Çocuğun cinsel istismarı suçu, cinsel taciz suçu ve reşit olmayanla cinsel ilişki suçlarının, İzmir Barosu’nun zorunlu vekillik kapsamında yaptığı avukat görevlendirmelerine ilişkin ayrı ayrı sunulan veriler ve karşılaştırmaların yer aldığı raporda, şu ifadeler kullanıldı: “2020 yılının Haziran ayında, kademeli normalleşmeye geçişin etkileri istatistiklerde net olarak görülmektedir. Örneğin, çocuğun cinsel istismarı suçu pandeminin ilan edildiği Mart 2020’de 58 iken, en uzun süreli kapanmanın yaşandığı Nisan 2020’de 24’e düşmüş, Mayıs 2020’de 64 olmuş, Haziran 2020’de 90 olguya ulaşmıştır. Diğer suç tiplerinde de paralel artışlar gözlemlenmektedir. 2020 yılında çocukları cinsel istismarı suçu için İzmir Barosu tarafından yapılan toplam görevlendirme bin 78 iken 17 Kasım 2021 itibariyle yılın bitmesine 44 gün kala bu suç için yapılan görevlendirme sayısı bin 470’e ulaşmıştır. Bu artış karşısında yitirilecek bir gün dahi kalmadığı açıktır.”

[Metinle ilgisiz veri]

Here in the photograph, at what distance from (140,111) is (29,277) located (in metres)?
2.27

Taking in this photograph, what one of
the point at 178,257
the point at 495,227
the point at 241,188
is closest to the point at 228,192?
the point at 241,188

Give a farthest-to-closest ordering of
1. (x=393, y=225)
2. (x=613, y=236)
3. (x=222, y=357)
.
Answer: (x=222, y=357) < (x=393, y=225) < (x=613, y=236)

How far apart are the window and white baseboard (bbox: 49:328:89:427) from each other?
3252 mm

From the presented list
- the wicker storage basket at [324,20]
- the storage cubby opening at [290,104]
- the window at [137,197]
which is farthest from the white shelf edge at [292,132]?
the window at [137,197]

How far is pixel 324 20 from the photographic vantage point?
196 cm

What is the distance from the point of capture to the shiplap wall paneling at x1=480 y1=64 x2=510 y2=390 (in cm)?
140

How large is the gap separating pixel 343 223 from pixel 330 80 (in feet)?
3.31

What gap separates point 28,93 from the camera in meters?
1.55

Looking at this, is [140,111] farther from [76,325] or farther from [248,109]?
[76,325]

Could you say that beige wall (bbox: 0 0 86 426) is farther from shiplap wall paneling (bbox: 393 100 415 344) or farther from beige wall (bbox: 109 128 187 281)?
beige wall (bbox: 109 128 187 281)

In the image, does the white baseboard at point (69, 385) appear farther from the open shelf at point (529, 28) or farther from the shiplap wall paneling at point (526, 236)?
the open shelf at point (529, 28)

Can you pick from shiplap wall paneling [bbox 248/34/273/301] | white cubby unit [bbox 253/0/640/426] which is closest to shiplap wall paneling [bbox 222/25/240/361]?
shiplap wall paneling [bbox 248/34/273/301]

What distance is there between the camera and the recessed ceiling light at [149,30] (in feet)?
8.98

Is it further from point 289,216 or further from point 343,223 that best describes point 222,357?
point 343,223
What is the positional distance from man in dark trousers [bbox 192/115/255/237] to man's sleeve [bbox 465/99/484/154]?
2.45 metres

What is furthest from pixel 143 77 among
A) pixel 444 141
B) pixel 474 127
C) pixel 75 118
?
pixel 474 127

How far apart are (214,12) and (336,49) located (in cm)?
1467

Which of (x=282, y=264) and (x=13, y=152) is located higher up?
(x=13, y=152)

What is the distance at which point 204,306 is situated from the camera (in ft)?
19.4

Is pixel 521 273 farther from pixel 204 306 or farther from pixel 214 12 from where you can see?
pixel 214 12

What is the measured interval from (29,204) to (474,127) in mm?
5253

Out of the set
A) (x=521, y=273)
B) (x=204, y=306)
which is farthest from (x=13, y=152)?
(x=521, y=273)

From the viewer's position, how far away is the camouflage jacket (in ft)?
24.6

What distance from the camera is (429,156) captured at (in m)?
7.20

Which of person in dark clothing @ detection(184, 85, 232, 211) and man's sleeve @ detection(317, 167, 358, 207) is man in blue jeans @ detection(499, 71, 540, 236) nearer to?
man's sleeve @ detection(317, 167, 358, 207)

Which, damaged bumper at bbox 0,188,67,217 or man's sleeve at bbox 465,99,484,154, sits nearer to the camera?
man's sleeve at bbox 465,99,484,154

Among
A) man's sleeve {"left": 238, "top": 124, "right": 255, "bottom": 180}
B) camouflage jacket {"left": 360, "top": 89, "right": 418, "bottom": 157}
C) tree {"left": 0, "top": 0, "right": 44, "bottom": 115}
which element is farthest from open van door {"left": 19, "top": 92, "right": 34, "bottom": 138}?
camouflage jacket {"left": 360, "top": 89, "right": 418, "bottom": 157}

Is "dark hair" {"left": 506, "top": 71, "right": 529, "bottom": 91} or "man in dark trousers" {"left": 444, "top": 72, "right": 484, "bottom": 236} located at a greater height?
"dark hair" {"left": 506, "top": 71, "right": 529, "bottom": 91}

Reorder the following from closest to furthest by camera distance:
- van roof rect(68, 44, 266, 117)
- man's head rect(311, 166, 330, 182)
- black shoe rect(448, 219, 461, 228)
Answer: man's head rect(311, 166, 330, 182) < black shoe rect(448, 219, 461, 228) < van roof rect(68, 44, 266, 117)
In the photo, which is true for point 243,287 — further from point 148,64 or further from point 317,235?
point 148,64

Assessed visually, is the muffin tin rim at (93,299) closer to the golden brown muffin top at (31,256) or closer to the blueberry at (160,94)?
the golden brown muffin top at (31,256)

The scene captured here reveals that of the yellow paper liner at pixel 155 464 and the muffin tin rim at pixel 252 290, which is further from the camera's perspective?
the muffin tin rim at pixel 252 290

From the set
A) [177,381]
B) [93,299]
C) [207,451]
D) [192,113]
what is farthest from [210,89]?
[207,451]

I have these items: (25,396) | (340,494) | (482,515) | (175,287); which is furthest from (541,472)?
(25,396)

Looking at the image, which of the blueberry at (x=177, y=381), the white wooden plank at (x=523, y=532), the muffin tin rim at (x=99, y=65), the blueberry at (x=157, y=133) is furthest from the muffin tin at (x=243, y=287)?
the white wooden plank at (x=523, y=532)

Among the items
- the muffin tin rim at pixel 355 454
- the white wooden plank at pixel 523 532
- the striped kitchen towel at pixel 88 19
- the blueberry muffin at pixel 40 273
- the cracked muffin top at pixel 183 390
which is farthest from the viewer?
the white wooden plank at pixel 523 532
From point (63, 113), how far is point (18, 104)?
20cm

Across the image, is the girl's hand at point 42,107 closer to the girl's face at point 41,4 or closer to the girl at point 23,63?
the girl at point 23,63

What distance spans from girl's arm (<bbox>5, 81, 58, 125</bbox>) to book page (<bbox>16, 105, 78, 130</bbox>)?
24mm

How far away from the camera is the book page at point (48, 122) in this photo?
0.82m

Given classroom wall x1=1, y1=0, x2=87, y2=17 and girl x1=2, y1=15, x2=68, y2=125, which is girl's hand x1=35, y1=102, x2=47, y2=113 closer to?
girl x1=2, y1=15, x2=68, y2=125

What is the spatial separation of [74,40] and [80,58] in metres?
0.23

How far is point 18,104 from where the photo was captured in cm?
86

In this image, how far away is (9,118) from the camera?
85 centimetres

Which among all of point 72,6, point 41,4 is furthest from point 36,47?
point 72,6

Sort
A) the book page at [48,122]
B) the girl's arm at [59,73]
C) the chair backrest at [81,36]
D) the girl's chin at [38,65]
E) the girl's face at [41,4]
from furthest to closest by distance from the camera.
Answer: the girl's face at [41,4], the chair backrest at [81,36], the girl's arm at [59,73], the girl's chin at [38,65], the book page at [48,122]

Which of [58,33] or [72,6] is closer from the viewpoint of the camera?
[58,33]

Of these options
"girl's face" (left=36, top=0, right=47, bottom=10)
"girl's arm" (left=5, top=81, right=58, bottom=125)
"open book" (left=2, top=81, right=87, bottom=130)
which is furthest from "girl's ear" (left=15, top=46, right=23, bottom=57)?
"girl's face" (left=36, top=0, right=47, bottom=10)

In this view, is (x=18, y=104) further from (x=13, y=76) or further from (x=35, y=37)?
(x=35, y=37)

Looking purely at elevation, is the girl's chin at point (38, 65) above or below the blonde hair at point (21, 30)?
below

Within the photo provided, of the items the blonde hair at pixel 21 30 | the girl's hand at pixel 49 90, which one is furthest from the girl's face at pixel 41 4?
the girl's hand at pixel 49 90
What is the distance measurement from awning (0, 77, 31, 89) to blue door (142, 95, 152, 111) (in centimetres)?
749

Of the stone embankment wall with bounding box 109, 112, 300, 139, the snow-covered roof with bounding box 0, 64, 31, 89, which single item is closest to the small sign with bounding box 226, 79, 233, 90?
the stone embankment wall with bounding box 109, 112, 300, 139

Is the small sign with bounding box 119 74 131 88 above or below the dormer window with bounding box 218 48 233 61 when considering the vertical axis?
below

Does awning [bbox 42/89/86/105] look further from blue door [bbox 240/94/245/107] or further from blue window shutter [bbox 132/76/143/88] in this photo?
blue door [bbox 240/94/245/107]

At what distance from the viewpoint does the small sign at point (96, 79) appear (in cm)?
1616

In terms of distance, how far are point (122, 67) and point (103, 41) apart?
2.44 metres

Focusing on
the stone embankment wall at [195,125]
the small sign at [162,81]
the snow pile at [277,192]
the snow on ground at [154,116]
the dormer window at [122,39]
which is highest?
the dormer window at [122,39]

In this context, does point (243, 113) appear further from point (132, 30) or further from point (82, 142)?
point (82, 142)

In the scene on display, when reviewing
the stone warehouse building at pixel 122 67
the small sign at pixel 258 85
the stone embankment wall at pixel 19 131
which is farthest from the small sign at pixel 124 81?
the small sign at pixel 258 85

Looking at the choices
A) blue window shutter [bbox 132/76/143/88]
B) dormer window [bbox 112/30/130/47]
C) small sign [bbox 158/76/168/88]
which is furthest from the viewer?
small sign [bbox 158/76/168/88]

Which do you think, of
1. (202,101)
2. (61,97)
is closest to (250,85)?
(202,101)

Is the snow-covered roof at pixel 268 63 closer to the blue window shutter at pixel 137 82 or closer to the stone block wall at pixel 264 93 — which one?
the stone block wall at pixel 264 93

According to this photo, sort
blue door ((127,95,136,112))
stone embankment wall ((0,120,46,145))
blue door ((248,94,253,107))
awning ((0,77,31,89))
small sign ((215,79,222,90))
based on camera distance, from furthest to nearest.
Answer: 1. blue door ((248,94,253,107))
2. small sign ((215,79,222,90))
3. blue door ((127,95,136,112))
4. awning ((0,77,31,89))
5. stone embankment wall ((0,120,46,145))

‘CEZASIZLIĞA SON VERİLMELİ’

Mağdur çocuk sayısındaki artış karşısında vakit yitirmeksizin acil eylem planı geliştirilmesi gerektiği vurgulanan rapor, şöyle devam etti: “Tarafı olduğumuz BM Çocuk Hakları Sözleşmesi, Lanzarote Sözleşmesi, Anayasa ve Çocuk Koruma Kanunu’ndaki hükümlerin uygulanması kapsamında; çocuğa yönelik şiddet için 7/24 ulaşılabilecek aktif ve derhal yanıt veren bir ihbar ve destek hattı oluşturulmalıdır. Mağdurların kolay ve hızlı bir şekilde adalete erişimleri için önlemler alınmalı, profesyonel, çocuğun üstün yararını temel alan, çocuk dostu ve güçlendirilmiş hukuki yardım almaları sağlanmalıdır. Kadın ve çocuklara yönelik olarak artan ev içi şiddete ve cinsiyete dayalı şiddete ilişkin gerek medya, basın, yayın araçlarıyla gerekse de uzaktan eğitim programı kullanılarak farkındalık ve bilinçlendirme çalışmaları arttırılmalıdır. Çocukların çevrimiçi risklere, dijital zorbalığa, siber suçlara, siber takip, siber taciz, siber sömürü ve çevrimiçi cinsel istismara maruz kalma riskini ortadan kaldıracak politikalar geliştirilmeli, çocuklara ve bakım verenlere dijital okur yazarlık dersleri verilmelidir. Cinsiyete dayalı şiddet verileri ivedilikle toparlanmalı, kayıt altına alınmalıdır. Cezasızlık politikasına derhal son verilmeli, yasalar gerektiği gibi uygulanmalıdır.”